* **Using the information**
1 > In two sentences, summarize the passage on the bill's provisions.
2 > Print the part of the passage on the bill's provisions between "Time limitations on" and "involuntary treatment petition.", inclusive.
3 > Name every term whose definition the passage on the bill's provisions says is modified.

##### Passage provided #####

Provisions of the bill include, but are not limited to:
Increases the initial detention period under the Involuntary Treatment Act (ITA) from 72 hours to 120 hours, excluding weekends and holidays, beginning January 2021.
Interpreters in an involuntary commitment hearing may appear by video, unless the court on its own motion or for good cause requires all parties and witnesses to appear in person.The three-hour examination required when a person is held for investigation for detention under the ITA must be performed by a mental health professional or a chemical dependency professional.
Time limitations on continuances in ITA hearings are repealed. Involuntary commitment hearings may be continued for good cause or as required in the proper administration of justice, if the respondent consents or will not be substantially prejudiced. A requirement is repealed for a committed person to appear in person before the court to receive notice of a trial setting for a 90-day or 180-day involuntary treatment petition.
Modifies definitions of likelihood of serious harm, gravely disabled, and violent act. Expands single-bed certifications in 2026, to include patients detained due to a substance use disorder.

##### Stored data #####

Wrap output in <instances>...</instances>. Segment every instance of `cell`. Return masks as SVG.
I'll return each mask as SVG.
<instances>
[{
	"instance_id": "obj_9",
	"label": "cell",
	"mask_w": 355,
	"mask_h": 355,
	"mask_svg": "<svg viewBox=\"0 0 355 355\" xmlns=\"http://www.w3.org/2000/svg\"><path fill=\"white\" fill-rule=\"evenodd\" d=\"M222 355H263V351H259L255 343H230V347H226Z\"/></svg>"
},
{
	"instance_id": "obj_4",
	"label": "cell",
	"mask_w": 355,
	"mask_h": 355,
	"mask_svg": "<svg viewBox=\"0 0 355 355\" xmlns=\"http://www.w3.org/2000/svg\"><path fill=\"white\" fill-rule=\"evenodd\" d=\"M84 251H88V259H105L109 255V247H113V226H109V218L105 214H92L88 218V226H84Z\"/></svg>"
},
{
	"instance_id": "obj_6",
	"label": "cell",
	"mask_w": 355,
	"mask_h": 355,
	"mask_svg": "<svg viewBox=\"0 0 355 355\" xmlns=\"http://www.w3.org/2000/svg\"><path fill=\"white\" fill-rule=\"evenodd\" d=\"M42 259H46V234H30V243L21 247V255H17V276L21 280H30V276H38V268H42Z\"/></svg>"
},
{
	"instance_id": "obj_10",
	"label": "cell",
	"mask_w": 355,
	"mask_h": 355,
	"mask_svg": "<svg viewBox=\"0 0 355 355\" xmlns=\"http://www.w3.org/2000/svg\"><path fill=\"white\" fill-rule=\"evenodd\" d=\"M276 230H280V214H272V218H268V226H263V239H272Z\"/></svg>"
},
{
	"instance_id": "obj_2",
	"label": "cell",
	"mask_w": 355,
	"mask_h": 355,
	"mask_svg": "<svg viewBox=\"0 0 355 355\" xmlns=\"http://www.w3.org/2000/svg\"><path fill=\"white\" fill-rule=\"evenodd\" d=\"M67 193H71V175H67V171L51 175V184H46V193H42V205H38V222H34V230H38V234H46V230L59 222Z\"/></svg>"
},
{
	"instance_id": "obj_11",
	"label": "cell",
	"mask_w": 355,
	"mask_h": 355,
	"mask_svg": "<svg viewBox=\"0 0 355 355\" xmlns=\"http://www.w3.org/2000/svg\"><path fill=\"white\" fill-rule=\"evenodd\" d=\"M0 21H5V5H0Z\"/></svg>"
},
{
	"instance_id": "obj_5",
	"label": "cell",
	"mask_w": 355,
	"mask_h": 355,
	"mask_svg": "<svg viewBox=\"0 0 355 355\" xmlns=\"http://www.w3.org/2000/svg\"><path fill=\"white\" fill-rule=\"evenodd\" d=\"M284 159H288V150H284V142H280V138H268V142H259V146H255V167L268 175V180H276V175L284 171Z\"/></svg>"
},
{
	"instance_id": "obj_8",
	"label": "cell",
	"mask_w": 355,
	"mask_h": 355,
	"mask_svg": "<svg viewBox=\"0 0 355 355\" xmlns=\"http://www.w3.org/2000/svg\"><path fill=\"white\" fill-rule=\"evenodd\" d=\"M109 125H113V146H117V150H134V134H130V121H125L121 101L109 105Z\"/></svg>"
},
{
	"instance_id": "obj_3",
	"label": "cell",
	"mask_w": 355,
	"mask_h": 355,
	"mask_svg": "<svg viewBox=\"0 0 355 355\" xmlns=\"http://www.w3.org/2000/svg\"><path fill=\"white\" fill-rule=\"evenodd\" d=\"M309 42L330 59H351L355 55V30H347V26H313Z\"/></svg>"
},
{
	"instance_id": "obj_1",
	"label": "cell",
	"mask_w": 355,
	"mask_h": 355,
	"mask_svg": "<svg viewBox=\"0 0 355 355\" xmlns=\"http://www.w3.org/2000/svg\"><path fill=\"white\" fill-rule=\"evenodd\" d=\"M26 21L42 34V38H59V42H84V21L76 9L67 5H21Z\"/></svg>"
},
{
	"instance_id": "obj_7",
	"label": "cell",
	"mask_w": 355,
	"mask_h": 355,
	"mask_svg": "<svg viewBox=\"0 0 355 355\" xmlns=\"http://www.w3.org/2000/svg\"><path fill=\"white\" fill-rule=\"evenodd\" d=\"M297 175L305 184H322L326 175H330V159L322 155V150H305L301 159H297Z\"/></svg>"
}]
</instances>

#####

* **Answers by task**
1 > The bill increases the initial detention period under the Involuntary Treatment Act from 72 hours to 120 hours, excluding weekends and holidays, beginning January 2021. It also changes rules for interpreters, the three-hour examination, continuances, and in-person appearances in commitment proceedings, modifies several definitions, and expands single-bed certifications in 2026 to include patients detained due to a substance use disorder.

2 >
Time limitations on continuances in ITA hearings are repealed. Involuntary commitment hearings may be continued for good cause or as required in the proper administration of justice, if the respondent consents or will not be substantially prejudiced. A requirement is repealed for a committed person to appear in person before the court to receive notice of a trial setting for a 90-day or 180-day involuntary treatment petition.

3 >
likelihood of serious harm
gravely disabled
violent act